Coppa Davis, Svezia bentornata fra le grandi!

Non importa se il format dallo scorso anno è cambiato, in quanto  la Coppa Davis riesce ugalmente a regalare storie molto belle da raccontare. E’ il caso della Svezia del neo capitano Robin Soderling, che, quasi ad otto anni di distanza dal terribile spareggio perso 5-0 col Belgio al Real Primerose Tennis Club di Bruxelles, torna in World Group e andrà a disputare la fase finale a Madrid, grazie alla vittoria per 3-1 sul Cile (privo di Cristian Garin) maturata in quel di Stoccolma.

FATTORE MIKAEL YMER – L’approdo alla fase finale della neo Coppa Davis da parte della compagine svedese è stata possibile grazie ad un ottimo Mikael Ymer, numero 67 del mondo, che ha ottenuto due dei tre punti totali, ossia l’agevole vittoria (6-2 6-3) nella prima giornata con Marcelo Tomas Barrios Vera, numero 282 del ranking ATP e, soprattutto, il punto decisivo contro un ottimo Alejandro Tabilo. Con quest’ultimo, il più piccolo dei due fratelli Ymer, ha dovuto recuperare un set di svantaggio (3-6) ed è stato costretto a tirar fuori il meglio del proprio tennis per battere col punteggio finale di 3-6 7-5 6-3 il ventiduenne nato a Toronto ma con passaporto cileno.                                      Se Mikael è stato pressocché perfetto non si può dire certamente lo stesso del fratello maggiore Elias, che nella prima giornata è stato sconfitto nettamente (6-4 6-3) proprio da quel Tabilo già citato poco fa. L’altro punto, che ha premesso alla Svezia di concludere la sfida con il punteggio di 3-1, è stato difatti conquistato in doppio da Markus Eriksson e lo specialista Robert Lindstedt, che hanno sconfitto con un doppio 6-4 Tabilo e Barrios Vera ed hanno così ottenuto la terza vittoria su quattro match di Davis disputati (unica sconfitta patita lo scorso anno dai colombiani Cabal/Farah).

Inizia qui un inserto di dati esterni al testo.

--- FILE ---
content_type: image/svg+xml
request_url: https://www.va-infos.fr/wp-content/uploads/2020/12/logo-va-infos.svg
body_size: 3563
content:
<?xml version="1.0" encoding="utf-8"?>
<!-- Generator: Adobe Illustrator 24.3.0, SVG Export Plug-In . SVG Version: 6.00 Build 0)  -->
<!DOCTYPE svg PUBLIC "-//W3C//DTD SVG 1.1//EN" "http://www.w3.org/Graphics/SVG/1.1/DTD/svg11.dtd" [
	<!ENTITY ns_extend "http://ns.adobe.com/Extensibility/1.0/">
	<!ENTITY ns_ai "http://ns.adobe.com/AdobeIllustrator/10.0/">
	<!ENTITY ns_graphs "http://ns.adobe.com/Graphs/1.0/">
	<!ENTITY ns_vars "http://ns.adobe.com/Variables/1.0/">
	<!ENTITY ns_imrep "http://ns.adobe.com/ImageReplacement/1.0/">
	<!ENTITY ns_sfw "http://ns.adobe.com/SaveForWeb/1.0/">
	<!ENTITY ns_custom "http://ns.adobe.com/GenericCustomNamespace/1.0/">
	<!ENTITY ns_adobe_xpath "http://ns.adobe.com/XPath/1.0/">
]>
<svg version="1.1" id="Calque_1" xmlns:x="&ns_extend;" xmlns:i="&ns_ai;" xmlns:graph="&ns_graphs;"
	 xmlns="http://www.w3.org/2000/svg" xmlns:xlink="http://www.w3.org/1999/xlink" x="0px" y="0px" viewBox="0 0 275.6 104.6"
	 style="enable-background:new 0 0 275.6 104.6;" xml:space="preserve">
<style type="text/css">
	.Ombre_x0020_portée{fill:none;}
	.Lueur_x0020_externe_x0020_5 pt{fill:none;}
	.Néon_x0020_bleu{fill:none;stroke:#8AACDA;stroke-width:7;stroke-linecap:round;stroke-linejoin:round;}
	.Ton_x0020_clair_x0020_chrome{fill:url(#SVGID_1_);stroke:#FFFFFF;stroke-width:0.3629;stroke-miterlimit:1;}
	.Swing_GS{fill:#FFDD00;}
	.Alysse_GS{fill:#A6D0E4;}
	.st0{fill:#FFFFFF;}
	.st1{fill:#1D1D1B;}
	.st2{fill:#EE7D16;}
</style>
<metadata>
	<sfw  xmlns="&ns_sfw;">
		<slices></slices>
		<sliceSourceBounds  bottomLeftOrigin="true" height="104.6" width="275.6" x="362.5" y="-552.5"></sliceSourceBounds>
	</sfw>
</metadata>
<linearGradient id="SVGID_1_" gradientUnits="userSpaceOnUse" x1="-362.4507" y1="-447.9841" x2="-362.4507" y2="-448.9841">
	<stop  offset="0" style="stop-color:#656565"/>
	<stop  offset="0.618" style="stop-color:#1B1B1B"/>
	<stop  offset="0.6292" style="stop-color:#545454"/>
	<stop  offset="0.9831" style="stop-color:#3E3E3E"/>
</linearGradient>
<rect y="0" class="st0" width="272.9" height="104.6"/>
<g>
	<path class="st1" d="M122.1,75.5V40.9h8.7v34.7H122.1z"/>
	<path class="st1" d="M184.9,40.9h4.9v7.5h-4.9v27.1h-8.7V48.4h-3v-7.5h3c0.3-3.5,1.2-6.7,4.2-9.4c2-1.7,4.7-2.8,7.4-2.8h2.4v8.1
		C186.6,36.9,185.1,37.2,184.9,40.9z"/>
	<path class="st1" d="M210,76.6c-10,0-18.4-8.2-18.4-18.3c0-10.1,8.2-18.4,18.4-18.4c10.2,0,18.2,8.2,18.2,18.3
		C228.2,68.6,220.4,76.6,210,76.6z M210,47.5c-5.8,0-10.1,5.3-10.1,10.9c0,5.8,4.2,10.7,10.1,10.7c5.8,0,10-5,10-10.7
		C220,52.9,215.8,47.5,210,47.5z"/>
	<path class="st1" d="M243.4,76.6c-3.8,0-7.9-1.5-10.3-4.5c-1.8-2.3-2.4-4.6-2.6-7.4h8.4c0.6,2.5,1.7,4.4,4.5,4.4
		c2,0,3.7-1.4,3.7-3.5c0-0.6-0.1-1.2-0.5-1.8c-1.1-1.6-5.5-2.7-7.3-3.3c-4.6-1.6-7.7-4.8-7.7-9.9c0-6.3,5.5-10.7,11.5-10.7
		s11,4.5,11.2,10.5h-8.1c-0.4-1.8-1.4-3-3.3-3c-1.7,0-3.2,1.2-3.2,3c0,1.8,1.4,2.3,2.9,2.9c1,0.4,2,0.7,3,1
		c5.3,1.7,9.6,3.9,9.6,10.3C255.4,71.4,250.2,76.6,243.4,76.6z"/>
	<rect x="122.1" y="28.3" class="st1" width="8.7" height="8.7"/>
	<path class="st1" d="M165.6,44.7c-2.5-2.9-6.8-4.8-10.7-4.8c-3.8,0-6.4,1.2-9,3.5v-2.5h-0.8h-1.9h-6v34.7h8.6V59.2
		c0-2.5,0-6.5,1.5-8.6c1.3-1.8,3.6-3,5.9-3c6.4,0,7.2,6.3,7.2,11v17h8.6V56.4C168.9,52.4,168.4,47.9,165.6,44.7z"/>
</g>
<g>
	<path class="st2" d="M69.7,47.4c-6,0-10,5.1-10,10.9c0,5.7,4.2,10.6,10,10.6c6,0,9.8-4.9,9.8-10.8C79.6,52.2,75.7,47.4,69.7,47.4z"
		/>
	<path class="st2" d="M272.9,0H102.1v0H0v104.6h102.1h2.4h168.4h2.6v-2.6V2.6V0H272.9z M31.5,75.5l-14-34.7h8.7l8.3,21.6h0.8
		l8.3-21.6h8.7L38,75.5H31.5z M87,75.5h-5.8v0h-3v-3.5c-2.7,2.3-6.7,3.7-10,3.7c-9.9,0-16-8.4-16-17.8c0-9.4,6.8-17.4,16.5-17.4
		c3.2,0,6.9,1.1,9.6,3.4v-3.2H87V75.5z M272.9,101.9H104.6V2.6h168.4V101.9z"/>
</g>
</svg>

L’IMPORTANZA DI SODERLING – Il grande protagonista “sul campo”, come detto in precedenza, è stato certamente Mikael Ymer ma questo ritorno alle fase decisiva per la compagine svedese è stata possibile anche grazie al neo capitano Robin Soderling. Il finalista del Roland Garros 2009 e 2010, nonché ex top 5, sembra, dopo esser stato per un breve periodo coach di Elias Ymer, essersi immerso alla perfezione in questo progetto di Capitano della sua nazione e i risultati si son subito visti. Questa voglia di intraprendere questo nuovo percorso, d’altronde, era stata già espressa dall’ex campione svedese nei giorni appena successivi alla nomina. Egli, infatti, aveva detto: “Per me guidare i migliori del Paese sarà un onore, appena mi è arrivata l’offerta non ho esitato un attimo ed ho accettato, anche perchè dopo aver fatto il coach di Elias per un breve periodo mi sento più sicuro.” Se a ciò ci aggiungiamo la mentalità vincente che da sempre contraddistingue il buon Robin, ecco che la ricetta perfetta è servita.

Difficile pronosticare come potrebbe essere questo ritorno tra i grandi da parte della Svezia, in quanto alle fasi finali ci saranno squadre decisamente più attrezzate ma certamente sia a livello statistico e, soprattutto, per ciò che concerne la storia tennistica di questa nazione è un bene che sia presente tra le migliori 18 al mondo.